Here are the influential voices leading the conversations where nonprofits and technology overlap.
The information age is upon us, and it’s producing information at such an enormous rate that many businesses and users have a hard time grasping it all. Big data is the term applied to this glut of data sets that are too long to manage without some kind of software or engineering to filter through it all efficiently.
So in summary: We’ve built tools that generate more information, which then require us to build more tools to interpret and analyze that information. Have things always been this complicated?
Chuck Hollis, vice president of global marketing at EMC, thinks big data isn’t all that new of a concept.
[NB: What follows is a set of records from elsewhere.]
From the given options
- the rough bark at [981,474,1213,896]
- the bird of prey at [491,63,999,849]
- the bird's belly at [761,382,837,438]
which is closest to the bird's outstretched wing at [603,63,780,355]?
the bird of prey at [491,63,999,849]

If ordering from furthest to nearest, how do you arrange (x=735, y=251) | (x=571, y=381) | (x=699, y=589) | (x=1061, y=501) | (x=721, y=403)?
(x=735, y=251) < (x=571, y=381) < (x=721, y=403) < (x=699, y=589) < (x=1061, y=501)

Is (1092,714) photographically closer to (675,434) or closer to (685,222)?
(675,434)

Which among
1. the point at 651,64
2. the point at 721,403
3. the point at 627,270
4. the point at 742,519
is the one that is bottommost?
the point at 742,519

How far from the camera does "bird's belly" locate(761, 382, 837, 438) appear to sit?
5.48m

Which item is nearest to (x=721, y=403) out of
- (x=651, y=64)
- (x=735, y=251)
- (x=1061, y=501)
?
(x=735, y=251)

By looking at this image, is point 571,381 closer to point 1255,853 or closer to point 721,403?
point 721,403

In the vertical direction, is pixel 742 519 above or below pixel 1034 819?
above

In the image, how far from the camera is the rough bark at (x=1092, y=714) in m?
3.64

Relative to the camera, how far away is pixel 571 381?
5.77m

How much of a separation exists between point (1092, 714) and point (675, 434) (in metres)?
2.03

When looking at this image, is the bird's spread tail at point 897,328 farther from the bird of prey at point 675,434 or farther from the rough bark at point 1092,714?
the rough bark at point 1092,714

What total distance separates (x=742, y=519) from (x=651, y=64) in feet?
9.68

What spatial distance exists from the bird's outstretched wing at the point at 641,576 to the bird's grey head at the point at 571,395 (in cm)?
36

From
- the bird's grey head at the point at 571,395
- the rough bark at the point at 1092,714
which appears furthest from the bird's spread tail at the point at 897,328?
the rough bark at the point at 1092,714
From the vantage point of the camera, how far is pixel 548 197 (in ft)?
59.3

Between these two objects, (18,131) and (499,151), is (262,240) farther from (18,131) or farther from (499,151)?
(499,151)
In fact, it’s been at work in several industries for some time, he writes.
When considering big-data analytics, it's a relatively easy mental exercise to go vertical-by-vertical and come up with a half-dozen extremely compelling use cases that could be enabled by data science, data scientists and supporting infrastructure.
It's relatively new, and it's certainly extremely cool.
But the generic model of using big data — in its broader form — to support advanced knowledge workers is nothing new. Energy exploration. Weather modeling. Engineering simulations. Media and entertainment. Drug research.
No, these aren't the sexy web-scale companies that are the darling of the media; but they are pretty cool nonetheless when you get to understand what they do.
In one sense, the notion of creating incredible value from smart people working with enormous amounts of data is not really that new. The only thing that's new is the much broader applicability.